Synthesis and Optical Property Studies of Blue-Light Organic Radicals Based on N-Heterocyclic Carbenes*

Because of the open-shell electronic structures, organic radicals have many special properties and can be applied to various fields, such as molecular magnets, spintronics, organic rechargeable batteries, electron paramagnetic resonance imaging and field-effect transistors. Specifically, organic radicals provide an alternative method to overcome the efficiency limitation of organic light-emitting diodes (OLEDs) based on conventional fluorescent organic molecules. They have doublet-spin properties arising from unpaired electronics and can be designed to have rapid emission on nanosecond timescales for exploitation in OLEDs with up to 100% internal quantum efficiency. However, luminescent radicals are still rare and often have narrow highest occupied molecular orbital (HOMO)-singly occupied molecular orbital (SOMO) gap, so the luminescent colors are mainly focused on the long wave range of visible light, such as orange and red. It is difficult to obtain luminescent radicals with blue emission. In this work, to further enrich the types of luminescent radicals and broaden the luminescence range of radicals, we design and synthesize novel radical precursors [2a]I and [2b]I by palladium-catalyzed coupling reaction of N-heterocyclic carbenes (NHCs) and 9-(4-iodophenyl)-9H-pyrido[2,3-b]indole, which was characterized by nuclear magnetic resonance spectroscopy, high-resolution electrospray ionization mass spectrometry, and single-crystal X-ray diffractometry analyses.
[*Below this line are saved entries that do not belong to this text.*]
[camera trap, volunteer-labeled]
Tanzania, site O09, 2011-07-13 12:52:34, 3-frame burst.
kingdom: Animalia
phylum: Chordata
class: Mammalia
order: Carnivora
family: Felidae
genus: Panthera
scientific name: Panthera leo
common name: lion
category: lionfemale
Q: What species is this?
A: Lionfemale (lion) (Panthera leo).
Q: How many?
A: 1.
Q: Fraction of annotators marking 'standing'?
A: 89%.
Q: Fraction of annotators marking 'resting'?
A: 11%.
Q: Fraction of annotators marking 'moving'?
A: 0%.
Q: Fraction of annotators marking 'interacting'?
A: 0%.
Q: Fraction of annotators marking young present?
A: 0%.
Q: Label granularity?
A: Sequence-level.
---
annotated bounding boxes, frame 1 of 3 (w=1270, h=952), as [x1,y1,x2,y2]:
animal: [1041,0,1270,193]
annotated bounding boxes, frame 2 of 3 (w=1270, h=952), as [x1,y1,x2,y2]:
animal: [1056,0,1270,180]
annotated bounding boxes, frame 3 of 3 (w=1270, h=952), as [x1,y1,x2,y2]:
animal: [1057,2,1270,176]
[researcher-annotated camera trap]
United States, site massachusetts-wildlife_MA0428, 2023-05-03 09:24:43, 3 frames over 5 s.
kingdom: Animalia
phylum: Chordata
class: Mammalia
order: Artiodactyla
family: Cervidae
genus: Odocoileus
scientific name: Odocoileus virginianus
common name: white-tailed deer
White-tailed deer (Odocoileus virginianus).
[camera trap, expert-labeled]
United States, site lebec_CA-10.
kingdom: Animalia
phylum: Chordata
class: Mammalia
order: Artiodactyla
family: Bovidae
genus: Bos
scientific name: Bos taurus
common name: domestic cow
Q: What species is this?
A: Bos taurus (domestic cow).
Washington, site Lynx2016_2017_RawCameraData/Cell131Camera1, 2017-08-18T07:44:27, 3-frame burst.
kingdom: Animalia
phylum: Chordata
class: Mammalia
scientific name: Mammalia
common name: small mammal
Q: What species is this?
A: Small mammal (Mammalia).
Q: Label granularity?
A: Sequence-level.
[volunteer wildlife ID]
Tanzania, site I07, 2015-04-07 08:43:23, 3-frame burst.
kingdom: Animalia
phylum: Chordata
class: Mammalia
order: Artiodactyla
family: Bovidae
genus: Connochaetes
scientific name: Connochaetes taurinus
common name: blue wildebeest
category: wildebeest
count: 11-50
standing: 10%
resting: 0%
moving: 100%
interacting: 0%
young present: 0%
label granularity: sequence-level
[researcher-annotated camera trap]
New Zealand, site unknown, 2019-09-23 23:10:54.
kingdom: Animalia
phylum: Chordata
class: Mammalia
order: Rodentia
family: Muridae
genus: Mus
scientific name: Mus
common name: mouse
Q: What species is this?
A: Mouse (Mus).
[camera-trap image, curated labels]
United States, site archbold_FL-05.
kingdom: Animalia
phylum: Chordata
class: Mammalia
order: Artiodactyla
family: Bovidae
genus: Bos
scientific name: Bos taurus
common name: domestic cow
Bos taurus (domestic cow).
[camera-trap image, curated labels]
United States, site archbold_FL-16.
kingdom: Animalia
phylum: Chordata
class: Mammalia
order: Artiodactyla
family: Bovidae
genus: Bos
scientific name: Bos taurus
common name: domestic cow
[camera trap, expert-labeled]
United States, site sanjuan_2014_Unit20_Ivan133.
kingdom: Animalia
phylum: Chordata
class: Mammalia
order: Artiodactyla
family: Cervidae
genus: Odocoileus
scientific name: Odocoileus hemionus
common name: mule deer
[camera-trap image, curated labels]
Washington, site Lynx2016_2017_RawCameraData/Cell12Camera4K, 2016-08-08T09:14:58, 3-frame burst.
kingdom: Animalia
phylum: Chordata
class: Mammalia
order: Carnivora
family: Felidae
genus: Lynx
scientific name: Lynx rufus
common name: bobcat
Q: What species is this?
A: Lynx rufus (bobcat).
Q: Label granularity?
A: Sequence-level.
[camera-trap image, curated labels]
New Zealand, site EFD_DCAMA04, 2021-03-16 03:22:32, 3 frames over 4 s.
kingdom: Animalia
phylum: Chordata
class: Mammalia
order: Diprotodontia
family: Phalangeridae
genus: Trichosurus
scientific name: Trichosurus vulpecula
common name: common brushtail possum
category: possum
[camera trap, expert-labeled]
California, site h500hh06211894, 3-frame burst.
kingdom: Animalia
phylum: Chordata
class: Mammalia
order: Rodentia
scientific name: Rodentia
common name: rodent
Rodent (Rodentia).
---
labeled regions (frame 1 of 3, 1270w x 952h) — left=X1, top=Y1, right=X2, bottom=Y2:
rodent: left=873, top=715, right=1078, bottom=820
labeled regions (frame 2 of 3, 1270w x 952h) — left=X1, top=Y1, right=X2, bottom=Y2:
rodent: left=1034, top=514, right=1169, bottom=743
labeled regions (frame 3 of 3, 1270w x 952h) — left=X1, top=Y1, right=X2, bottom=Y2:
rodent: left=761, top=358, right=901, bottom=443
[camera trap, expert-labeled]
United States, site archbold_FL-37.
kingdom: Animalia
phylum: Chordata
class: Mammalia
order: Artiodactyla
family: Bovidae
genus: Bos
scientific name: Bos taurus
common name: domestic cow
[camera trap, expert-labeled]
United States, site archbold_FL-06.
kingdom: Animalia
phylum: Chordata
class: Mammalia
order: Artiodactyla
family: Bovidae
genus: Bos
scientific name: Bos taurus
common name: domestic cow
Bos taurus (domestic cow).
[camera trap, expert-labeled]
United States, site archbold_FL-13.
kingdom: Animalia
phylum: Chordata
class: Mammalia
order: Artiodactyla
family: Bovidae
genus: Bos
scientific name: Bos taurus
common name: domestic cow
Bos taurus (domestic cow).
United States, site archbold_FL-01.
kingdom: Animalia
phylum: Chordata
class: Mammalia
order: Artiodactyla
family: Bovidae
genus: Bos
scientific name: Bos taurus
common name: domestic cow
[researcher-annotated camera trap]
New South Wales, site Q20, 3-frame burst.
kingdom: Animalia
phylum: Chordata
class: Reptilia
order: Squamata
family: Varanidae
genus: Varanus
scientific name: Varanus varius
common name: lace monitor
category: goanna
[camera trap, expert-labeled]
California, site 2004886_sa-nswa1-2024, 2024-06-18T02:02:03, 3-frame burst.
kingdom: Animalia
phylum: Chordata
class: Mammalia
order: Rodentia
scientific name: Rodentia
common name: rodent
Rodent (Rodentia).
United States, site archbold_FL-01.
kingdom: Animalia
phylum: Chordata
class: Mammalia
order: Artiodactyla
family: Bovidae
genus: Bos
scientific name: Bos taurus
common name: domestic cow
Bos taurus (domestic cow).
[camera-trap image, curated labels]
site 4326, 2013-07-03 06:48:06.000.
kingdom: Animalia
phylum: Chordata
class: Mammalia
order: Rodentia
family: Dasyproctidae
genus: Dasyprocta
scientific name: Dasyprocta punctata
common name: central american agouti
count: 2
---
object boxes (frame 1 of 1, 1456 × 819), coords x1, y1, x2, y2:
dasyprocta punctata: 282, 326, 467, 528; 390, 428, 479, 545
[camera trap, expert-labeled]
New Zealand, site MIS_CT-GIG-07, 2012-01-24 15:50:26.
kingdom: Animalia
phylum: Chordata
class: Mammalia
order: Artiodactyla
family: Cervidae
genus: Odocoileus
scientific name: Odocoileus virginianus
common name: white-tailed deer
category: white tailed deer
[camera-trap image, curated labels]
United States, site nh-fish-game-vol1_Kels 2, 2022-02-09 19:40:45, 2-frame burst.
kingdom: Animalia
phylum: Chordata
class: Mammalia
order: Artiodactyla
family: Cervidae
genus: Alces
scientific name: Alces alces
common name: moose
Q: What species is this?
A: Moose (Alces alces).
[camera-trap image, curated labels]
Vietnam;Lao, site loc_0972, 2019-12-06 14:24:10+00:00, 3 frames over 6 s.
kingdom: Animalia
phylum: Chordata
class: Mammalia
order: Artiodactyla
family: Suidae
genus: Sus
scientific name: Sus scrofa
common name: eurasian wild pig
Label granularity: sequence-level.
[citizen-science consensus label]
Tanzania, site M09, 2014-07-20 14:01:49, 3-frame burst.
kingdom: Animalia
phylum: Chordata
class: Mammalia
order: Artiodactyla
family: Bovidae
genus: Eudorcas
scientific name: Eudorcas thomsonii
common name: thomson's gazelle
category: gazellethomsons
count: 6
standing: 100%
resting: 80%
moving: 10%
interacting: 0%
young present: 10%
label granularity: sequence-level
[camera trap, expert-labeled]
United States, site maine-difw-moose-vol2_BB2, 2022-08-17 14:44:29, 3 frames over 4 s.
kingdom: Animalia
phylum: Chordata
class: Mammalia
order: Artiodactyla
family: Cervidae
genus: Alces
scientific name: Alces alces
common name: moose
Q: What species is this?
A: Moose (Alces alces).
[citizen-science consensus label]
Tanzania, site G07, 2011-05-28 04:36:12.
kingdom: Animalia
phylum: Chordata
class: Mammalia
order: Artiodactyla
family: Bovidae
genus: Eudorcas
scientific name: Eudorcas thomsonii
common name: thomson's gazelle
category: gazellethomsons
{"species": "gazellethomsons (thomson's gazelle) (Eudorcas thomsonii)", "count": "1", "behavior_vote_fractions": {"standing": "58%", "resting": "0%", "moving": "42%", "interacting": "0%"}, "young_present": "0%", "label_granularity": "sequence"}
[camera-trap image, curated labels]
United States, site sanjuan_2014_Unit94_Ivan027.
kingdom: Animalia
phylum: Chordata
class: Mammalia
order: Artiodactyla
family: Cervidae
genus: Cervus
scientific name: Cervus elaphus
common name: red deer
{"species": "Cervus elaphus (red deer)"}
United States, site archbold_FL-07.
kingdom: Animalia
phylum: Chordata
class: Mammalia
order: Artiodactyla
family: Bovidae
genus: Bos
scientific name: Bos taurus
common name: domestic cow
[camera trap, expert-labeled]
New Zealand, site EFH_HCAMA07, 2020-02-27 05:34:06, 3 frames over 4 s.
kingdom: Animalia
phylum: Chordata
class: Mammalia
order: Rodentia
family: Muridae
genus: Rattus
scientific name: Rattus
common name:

Subsequently, two neutral luminescent radicals 3a and 3b were successfully prepared by single electron reduction using KC8 as a reducing agent. The experimental results show that radicals 3a and 3b have blue emission in tetrahydrofuran solution, and their maximum emission wavelengths are 450 and 428 nm, respectively. In addition, it is found that the fluorescence emission energy of radicals 3a and 3b is much higher than the maximum absorption energy given by the absorption spectrum, indicating an obvious Anti-Kasha emission phenomenon. Theoretical calculations further confirm that the fluorescence originates from the higher energy electronic excited state (D3) rather than the lowest energy-excited state (D1). This work shows that luminescent radicals with blue emission can be constructed by using NHCs as the skeleton unit, which provides a new research idea for the controlled synthesis of stable luminescent radicals.